------ Working data ------

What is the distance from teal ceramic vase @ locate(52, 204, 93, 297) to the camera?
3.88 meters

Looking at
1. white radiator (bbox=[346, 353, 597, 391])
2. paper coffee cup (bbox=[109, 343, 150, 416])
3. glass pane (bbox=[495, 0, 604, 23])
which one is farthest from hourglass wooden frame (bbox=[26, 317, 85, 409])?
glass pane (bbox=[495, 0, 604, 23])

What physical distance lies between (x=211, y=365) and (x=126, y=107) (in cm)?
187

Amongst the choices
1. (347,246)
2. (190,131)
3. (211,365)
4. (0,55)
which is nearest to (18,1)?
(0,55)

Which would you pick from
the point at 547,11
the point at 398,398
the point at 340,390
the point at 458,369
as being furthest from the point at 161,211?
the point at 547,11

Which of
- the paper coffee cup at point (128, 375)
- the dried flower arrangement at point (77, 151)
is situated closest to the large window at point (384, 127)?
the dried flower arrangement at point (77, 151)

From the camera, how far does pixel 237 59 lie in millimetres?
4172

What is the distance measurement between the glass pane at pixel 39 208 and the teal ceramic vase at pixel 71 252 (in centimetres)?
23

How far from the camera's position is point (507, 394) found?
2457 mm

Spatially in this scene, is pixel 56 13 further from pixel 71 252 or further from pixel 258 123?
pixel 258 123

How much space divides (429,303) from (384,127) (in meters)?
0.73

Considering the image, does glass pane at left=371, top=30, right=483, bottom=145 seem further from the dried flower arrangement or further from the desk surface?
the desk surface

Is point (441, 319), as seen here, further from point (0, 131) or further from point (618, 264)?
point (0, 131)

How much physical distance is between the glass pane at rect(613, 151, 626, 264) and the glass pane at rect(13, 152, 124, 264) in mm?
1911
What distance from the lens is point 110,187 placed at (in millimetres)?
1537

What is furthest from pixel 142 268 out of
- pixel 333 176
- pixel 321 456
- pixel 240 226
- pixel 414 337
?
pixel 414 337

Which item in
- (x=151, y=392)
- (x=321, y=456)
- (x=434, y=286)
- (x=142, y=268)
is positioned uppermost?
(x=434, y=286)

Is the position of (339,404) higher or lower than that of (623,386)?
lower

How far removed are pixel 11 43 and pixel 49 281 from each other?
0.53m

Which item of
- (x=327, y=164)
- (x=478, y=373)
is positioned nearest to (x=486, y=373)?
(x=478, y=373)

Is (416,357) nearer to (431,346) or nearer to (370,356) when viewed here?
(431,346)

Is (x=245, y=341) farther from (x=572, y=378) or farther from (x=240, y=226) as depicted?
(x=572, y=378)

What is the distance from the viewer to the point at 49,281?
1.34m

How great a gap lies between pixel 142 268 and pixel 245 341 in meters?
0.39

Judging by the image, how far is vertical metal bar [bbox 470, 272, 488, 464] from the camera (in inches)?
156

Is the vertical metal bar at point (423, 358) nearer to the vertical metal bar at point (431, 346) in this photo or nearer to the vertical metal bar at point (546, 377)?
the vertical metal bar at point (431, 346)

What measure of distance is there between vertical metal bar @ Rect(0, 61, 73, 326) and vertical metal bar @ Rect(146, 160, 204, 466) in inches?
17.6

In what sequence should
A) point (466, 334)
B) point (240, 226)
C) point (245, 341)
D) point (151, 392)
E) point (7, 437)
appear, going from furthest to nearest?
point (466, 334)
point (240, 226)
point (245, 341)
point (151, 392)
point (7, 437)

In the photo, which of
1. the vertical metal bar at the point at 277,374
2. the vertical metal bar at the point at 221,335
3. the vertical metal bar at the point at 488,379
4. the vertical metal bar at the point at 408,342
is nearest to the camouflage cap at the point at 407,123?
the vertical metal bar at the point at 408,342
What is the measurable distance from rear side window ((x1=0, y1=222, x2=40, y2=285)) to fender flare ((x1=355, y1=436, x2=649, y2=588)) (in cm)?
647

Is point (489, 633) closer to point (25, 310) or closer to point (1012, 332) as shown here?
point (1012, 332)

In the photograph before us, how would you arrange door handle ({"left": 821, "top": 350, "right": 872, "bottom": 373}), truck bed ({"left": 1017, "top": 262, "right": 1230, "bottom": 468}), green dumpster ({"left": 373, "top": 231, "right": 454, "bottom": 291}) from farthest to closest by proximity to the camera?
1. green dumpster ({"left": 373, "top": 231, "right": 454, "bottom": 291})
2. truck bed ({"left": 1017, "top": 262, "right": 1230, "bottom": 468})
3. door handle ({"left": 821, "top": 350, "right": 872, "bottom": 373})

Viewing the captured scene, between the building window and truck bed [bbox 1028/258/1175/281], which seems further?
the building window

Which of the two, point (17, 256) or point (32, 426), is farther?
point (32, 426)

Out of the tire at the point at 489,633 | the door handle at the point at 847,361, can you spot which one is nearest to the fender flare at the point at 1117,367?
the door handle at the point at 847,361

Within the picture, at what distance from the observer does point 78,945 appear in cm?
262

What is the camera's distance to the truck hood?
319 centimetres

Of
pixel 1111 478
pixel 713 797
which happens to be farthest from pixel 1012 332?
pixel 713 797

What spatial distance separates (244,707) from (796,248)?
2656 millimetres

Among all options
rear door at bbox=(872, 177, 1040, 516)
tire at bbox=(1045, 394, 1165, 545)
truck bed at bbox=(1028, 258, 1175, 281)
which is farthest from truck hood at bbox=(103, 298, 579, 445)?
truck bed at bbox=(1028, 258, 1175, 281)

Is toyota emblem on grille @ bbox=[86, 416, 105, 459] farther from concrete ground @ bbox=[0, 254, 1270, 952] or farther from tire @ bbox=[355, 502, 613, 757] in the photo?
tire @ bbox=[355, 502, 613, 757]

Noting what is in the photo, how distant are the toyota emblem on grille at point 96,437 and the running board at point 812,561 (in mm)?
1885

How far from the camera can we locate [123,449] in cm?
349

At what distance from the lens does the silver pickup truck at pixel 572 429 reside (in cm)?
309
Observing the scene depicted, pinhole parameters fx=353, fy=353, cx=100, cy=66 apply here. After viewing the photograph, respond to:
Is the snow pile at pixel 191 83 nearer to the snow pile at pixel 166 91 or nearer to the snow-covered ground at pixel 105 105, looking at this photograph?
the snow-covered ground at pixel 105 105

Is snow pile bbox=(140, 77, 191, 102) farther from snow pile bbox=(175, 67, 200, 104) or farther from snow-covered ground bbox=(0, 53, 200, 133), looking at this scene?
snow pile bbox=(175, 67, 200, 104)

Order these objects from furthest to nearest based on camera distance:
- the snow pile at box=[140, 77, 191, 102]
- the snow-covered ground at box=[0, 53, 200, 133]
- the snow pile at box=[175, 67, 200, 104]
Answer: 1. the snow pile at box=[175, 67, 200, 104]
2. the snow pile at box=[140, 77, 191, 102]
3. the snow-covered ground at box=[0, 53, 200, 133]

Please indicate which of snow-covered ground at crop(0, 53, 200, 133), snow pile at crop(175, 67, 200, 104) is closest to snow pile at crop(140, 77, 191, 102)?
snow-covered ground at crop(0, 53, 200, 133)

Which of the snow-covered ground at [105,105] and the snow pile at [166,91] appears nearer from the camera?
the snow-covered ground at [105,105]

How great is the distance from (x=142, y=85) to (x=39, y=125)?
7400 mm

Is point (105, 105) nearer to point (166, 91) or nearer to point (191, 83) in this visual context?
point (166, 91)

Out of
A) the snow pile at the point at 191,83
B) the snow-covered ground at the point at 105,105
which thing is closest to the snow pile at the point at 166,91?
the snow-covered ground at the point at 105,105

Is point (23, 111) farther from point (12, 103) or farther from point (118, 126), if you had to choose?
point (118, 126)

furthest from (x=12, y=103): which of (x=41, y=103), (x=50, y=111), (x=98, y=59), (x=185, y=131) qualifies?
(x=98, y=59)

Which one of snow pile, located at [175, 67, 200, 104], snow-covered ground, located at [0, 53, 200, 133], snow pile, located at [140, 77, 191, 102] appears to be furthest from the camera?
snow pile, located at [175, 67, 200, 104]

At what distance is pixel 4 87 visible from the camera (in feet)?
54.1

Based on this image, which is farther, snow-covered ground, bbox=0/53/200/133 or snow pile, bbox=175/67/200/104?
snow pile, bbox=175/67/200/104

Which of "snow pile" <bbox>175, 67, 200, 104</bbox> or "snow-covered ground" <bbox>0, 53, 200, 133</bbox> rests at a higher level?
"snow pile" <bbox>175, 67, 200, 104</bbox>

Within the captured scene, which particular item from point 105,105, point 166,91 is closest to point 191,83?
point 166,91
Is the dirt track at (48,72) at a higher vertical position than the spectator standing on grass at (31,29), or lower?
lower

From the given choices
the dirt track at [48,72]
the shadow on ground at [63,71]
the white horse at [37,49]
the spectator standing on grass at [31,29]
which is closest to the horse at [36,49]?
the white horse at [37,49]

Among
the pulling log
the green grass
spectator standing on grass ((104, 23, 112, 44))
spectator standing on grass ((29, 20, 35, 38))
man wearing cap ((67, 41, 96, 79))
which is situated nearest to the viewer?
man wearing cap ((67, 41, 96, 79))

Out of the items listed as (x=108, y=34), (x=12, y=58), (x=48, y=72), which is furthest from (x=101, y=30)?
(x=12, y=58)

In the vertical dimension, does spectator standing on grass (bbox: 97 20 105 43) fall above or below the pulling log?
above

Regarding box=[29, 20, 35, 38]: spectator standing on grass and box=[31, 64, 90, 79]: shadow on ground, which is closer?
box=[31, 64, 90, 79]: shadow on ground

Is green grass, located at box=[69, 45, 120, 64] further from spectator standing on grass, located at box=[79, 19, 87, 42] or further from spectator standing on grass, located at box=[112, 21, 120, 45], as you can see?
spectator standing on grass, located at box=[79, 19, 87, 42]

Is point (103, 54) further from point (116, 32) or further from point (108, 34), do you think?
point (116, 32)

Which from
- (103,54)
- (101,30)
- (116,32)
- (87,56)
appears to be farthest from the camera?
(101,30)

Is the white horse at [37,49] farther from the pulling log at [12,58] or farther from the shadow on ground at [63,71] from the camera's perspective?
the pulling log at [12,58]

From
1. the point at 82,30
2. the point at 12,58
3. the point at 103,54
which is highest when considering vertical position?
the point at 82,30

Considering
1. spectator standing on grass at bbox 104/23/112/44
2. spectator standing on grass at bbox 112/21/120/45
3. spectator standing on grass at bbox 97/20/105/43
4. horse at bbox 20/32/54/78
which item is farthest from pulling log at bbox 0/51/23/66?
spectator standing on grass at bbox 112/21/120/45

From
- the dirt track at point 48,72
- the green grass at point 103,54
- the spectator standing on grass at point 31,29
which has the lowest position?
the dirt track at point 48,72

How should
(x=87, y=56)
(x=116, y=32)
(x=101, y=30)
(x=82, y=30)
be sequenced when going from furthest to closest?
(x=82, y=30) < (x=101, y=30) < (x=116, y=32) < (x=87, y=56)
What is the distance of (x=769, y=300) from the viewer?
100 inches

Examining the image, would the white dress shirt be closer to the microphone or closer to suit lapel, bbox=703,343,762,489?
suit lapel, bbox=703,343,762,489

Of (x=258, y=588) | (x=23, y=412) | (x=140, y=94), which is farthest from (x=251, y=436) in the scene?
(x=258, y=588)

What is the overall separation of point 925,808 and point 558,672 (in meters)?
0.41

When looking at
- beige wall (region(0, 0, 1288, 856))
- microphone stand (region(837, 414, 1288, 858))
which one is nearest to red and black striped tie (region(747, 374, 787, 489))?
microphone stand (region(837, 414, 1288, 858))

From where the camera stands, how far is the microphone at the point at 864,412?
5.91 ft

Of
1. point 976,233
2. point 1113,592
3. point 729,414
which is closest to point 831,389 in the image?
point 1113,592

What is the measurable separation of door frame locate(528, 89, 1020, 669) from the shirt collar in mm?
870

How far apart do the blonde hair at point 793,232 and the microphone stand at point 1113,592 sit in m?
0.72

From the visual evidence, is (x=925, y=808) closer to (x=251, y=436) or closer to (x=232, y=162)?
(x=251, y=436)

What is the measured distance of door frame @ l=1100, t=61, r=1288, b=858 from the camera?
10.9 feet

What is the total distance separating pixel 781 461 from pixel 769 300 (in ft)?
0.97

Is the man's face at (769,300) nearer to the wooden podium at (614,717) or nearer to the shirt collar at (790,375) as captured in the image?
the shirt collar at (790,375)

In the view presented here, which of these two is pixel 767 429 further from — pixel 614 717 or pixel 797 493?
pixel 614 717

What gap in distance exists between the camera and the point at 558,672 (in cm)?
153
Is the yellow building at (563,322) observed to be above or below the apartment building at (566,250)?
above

------

**Task details:** Return the lines beginning at the one that contains "What is the measured" and continuing through the last line of the data, exactly as they stand and without any others.

**Result of this task:**
What is the measured distance of door frame @ l=1100, t=61, r=1288, b=858 from the camera?
10.9 feet

What is the total distance separating pixel 781 461 from pixel 769 300 (in ft)?
0.97

Is the man's face at (769,300) nearer to the wooden podium at (614,717) or nearer to the shirt collar at (790,375) as captured in the image?
the shirt collar at (790,375)

In the view presented here, which of these two is pixel 767 429 further from — pixel 614 717 or pixel 797 493?
pixel 614 717

What gap in distance exists between the camera and the point at 558,672 (in cm)?
153
Is the yellow building at (563,322) observed to be above or below the apartment building at (566,250)?
above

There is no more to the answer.